§ **Work instructions**:
1. From the passage on running the tidycat Perl modules, copy the text starting with "2. Run cpan install" and going on through "the installation process.".
2. Answer these questions using the passage on running the tidycat Perl modules.
(a) Where are the versioned JSON formatted catalog files stored?
(b) On what machine and operating system version was the procedure validated?
(c) Which JSON module versions were used to check that the proper catalog file is generated?

§ **Passage provided**:

++++++

Running catalog tidycat perl modules

The JSON Perl Module is required to run the set of Perl scripts (src/include/catalog).  The versioned JSON formatted catalog files are stored in tools/bin/gppylib/data/<version>.json.  In order to install the JSON module, the developer will need to make the module available from CPAN.  The following was validated on a Macbook Pro OS X 10.11.6 using the information from the Perl on Mac OSX section (http://www.cpan.org/modules/INSTALL.html).  Below you will see the session which performs the following steps:

  1. Validate JSON module is not in the environment.  Receive appropriate error message.
  2. Run cpan install JSON command to install the JSON Perl module.  In the example below, the module is installed locally (local::lib) and not in the system's Perl installation.
  3. Execute the environment variable updates added to the .bashrc file by the installation process.
  4. Validate the tidycat.pl command can now be run without receiving error.

Note:

  • JSON Module version 2.27 and the latest 2.90 have been used to validate they generate the proper catalog JSON formatted file.

++++++

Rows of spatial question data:
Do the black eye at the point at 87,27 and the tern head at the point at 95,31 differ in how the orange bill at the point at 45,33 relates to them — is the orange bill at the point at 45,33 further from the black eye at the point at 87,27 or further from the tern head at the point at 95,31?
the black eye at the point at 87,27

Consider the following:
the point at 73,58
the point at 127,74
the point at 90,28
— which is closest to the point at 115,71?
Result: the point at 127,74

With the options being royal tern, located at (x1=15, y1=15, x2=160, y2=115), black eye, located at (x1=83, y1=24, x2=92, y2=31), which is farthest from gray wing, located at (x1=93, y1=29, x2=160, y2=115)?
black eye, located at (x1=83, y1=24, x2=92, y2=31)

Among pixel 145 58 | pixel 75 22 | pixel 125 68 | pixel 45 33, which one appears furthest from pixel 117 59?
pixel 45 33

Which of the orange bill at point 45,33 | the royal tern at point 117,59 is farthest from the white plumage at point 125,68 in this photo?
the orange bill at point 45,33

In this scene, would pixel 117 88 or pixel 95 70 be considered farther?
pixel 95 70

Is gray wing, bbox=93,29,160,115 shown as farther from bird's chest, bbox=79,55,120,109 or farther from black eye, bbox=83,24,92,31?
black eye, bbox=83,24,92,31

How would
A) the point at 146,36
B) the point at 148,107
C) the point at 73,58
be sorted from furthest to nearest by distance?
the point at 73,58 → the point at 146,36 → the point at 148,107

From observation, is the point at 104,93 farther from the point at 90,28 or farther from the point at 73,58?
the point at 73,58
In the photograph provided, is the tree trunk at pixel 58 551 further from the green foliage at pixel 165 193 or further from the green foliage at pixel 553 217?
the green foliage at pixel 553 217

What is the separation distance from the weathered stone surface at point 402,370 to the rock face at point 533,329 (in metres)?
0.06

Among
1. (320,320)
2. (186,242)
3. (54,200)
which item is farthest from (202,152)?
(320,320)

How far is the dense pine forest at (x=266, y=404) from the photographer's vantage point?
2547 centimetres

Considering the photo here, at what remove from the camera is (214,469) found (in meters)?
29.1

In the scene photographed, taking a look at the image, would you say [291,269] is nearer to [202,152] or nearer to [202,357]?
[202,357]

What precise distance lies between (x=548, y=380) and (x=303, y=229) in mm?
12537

++++++

§ **Answers for the tasks**:
1.
2. Run cpan install JSON command to install the JSON Perl module.  In the example below, the module is installed locally (local::lib) and not in the system's Perl installation.
  3. Execute the environment variable updates added to the .bashrc file by the installation process.

2.
(a) In tools/bin/gppylib/data/<version>.json.
(b) A Macbook Pro running OS X 10.11.6.
(c) Versions 2.27 and 2.90.